Original URL: http://www.theregister.co.uk/2011/10/11/nbn_transit_deal/

Australian National Broadband Network secures backhaul

Telstra dark fibre for core transit

By Richard Chirgwin

Posted in Networks, 11th October 2011 22:58 GMT

The islands of access fibre* to be built for Australia’s National Broadband Network will be dark fibre provided by Telstra, at least in the first instance.

Speaking to a Melbourne conference on October 11, NBN Co chief Mike Quigley announced that the company has secured agreement from Telstra for access to the carrier’s dark fibre to commence construction of release 1 of its transit network.

Apart from its importance to the NBN project, the announcement also signals Telstra’s increasing willingness to co-operate with the project: it’s extremely rare for the incumbent carrier to consider offering dark fibre to any customer.

Quigley caused some excitement among those who don’t know the difference between access and backhaul networks by detailing a 10 Tbps core network running 100 Gbps interconnects to individual Points of Interconnect (POIs). Sorry: that capacity isn’t going to be provided to the retail end users.

A 100 Gbps link to the POI will probably, in the long term, need upgrading as the user base expands (which, however, wont be a problem in the next few years).

NBN Co eventually intends to deploy four transit networks covering not only its fibre access networks, but also, for users outside the footprints, its Ericsson-supplied LTE wireless network and its satellite base stations.

Each of the fibre strands will use 96 wavelengths to connect a planned 125 fibre access networks and 29 POIs.

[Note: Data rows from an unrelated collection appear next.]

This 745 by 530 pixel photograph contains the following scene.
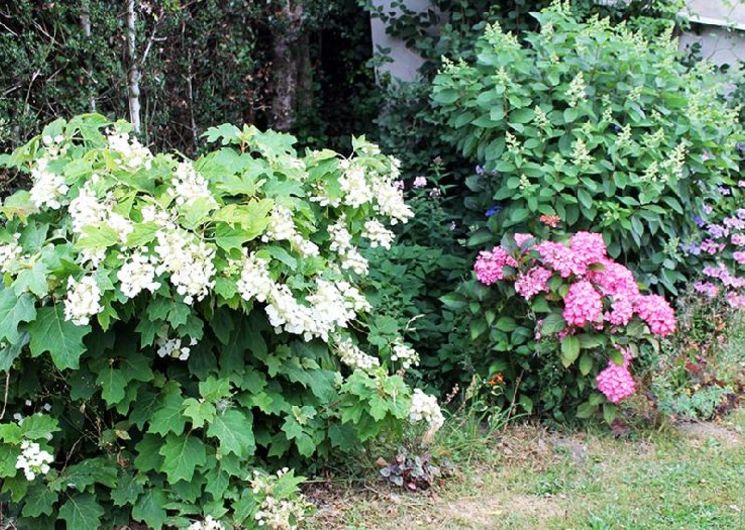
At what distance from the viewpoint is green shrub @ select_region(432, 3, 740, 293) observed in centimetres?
412

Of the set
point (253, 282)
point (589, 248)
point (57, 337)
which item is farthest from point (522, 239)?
point (57, 337)

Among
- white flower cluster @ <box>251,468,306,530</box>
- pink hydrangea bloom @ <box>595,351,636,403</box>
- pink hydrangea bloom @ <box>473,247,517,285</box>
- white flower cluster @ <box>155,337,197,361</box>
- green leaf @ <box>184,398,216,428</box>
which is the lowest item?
white flower cluster @ <box>251,468,306,530</box>

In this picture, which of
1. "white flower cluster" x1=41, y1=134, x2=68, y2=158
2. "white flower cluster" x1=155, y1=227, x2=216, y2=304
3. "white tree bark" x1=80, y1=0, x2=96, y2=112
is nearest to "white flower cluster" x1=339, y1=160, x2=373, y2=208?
"white flower cluster" x1=155, y1=227, x2=216, y2=304

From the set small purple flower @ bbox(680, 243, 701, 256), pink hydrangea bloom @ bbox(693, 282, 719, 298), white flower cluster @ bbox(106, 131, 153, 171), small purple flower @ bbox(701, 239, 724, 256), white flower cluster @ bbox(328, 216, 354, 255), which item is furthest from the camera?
small purple flower @ bbox(701, 239, 724, 256)

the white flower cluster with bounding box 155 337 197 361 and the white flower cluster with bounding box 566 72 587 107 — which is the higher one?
the white flower cluster with bounding box 566 72 587 107

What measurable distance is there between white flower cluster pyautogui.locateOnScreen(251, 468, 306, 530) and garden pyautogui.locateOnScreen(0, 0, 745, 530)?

Damping the persistent belief that wireless is overtaking fixed network usage, Quigley reiterated recent ABS statistics showing that data volumes on fixed networks far outpace the growth on mobile networks, in spite of the growth in mobile devices.

In his address to the Comms Day Summit in Melbourne, Quigley also referred to research by a major vendor (identified as Ericsson in Twitter discussions, but unverified by The Register at the time of writing) that even by 2016, mobile devices will only generate 0.5 percent of worldwide data traffic. ®

*For those unfamiliar with the network architecture: to avoid competing with already-existing privately-owned long-haul fibre networks, the NBN will in general not provide backhaul to capital cities. Its local access networks – the fibre access networks, or FANs – will be connected to the POIs, where retail service providers pick up their customers’ traffic. The RSPs then acquire backhaul from the POI back to their own data centres.